The quadriceps muscle was chosen in this study because it is easily accessible for needle biopsy and because it is relatively spared early in FSHD. Nevertheless, quantitative muscle strength testing35 shows more involvement of this muscle group than is suspected by bedside examination. Indeed, all the FSHD biopsy samples in our study showed mild-to-moderate pathological changes (Table 2). Therefore, possible observed changes in this muscle are more likely to be early changes in FSHD pathophysiology and not secondary changes caused by muscle wasting or damage, which could explain some of the conflicting data regarding myoblast phenotypes from affected and unaffected muscle.25, 36, 37

The importance of sample size in verifying selective deregulation of FSHD candidate genes is illustrated by the high inter sample variability in RNA and protein expression for several target genes.
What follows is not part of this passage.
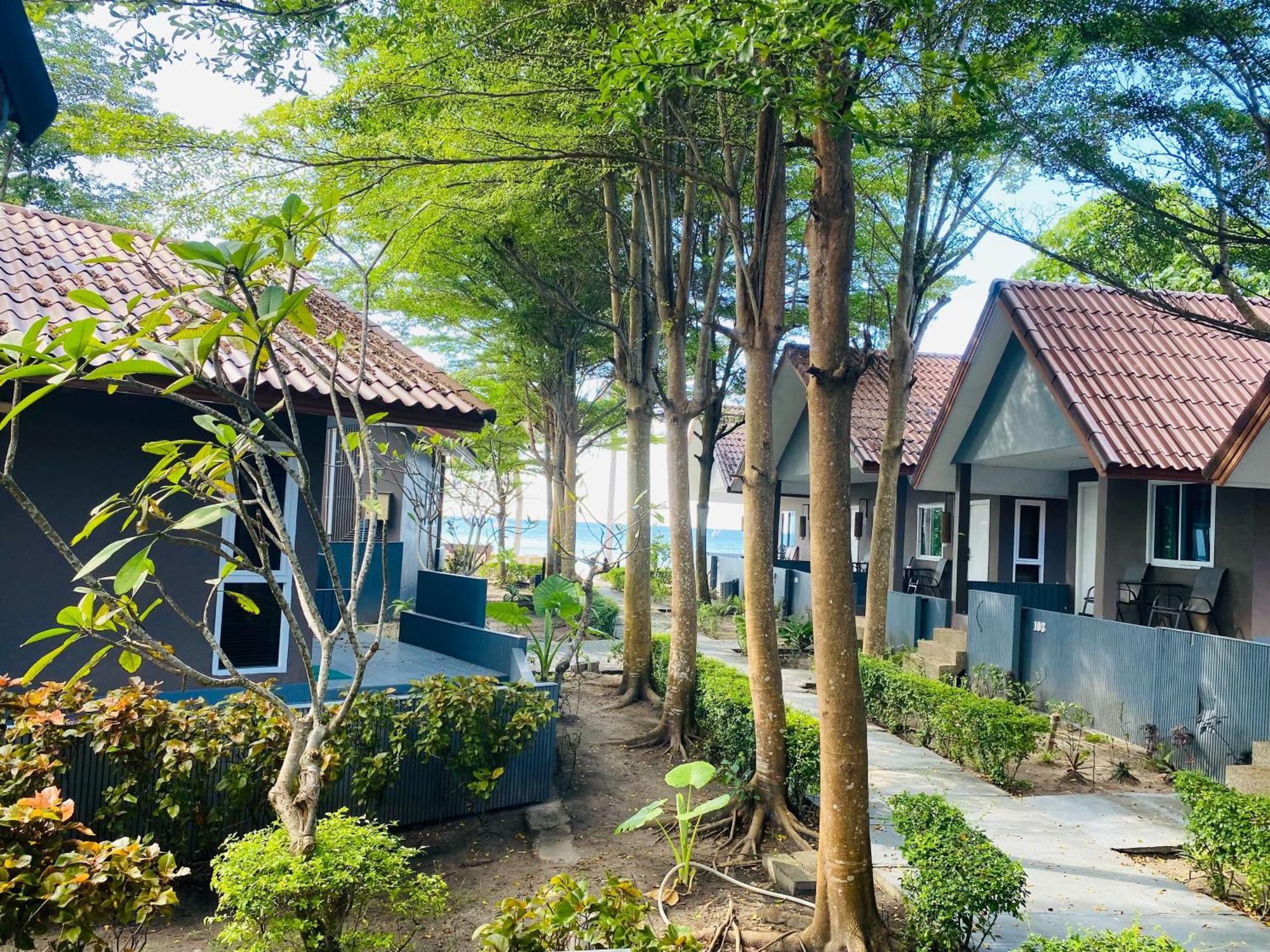 Bella Vista Beach Resort Koh Lipe Bagian luar foto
Expression level differences determined with a limited number of samples can result in unreliable results. In biopsy material this can be caused by variability in the presence of non-muscle cells (eg, blood cells, endothelial cells and so on). Of note is that CRYM showed high RNA and protein expression level differences in the muscle biopsy samples, which did not seem to be disease related. Recently, Reed et al30 reported that CRYM protein levels are upregulated in FSHD deltoid muscle. In this study, three FSHD samples were compared with two controls. In our study, we cannot confirm a FSHD-specific upregulation of CRYM in FSHD quadriceps muscle biopsies (n=10). In contrast, some control samples showed high CRYM RNA and protein expression levels, while most had barely detectable expression levels. These results clearly show the heterogeneity of biological samples in studying RNA and protein expression levels and emphasize the need to examine large sample sizes and especially the need for adequate normal control samples to understand the intrinsic variability in expression of a particular gene in normal tissue.
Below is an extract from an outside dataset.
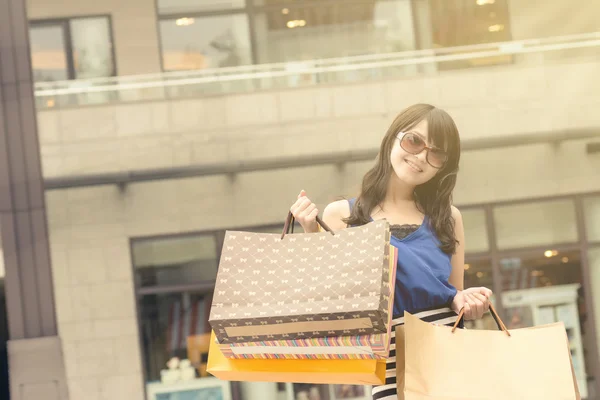 Mujer de compras —  Fotos de Stock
This study clearly shows that none of the FSHD candidate genes, except for FRG2, are upregulated at the levels described earlier in some studies.22, 27, 28, 29, 30 We cannot exclude low levels of deregulation that is beyond the sensitivity of our methods or exclude the possibility that one or more of the candidate genes show a transient spatiotemporal deregulation under conditions we have not tested. Our study emphasizes the need for large collections of identically processed samples to investigate FSHD-specific transcriptional changes to overcome sample heterogeneity. As humans are genetically and phenotypically heterogeneous in nature, a more promising approach to investigate the role of the established candidate genes for FSHD might be to elucidate their cellular function and relate that function to FSHD pathology.
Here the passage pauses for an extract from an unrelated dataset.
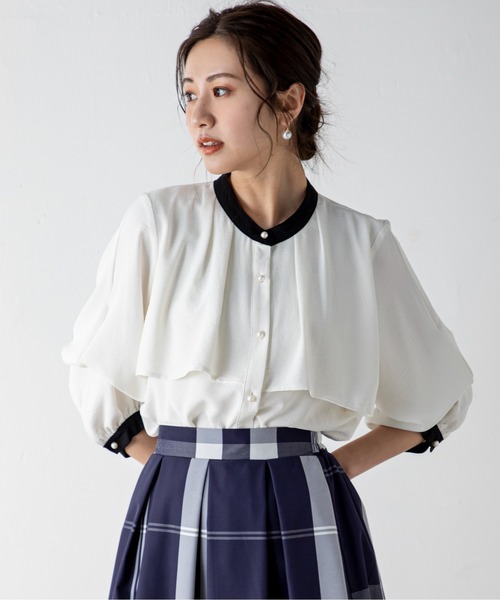 MILLION CARATS（ミリオンカラッツ）の「【袖2WAY】長さ調節可能な袖で幅広い着こなしへ！フロントのラッフルでこなれ感のあるきれいめスタイルが完成するブラウス（シャツ/ブラウス・レディース・ベージュ/ブラック/オフホワイト/マルチ・FREE）」の6枚目の写真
A paper by Masny and et al,38 utilizing a different approach to study a potential cis effect in FSHD reached a similar conclusion. The authors studied native transcripts emanating from chromosome 4 by RNA–DNA FISH to quantitatively establish the expression level of the nascent transcript from each allele. Masny and co-workers found no difference in expression level between the normal and contracted allele, providing further evidence against a cis effect of transcriptional deregulation of 4qter genes in FSHD.

Recent evidence offers an alternative hypothesis to pathophysiology of FSHD. As all patients with FSHD share a change in the chromatin structure of D4Z4 on chromosome 4qA161,16, 19, 20 it might well be that a shift in balance of the complex transcriptional activity recently discovered to emanate from the repeat29, 31 is causally related to the pathology.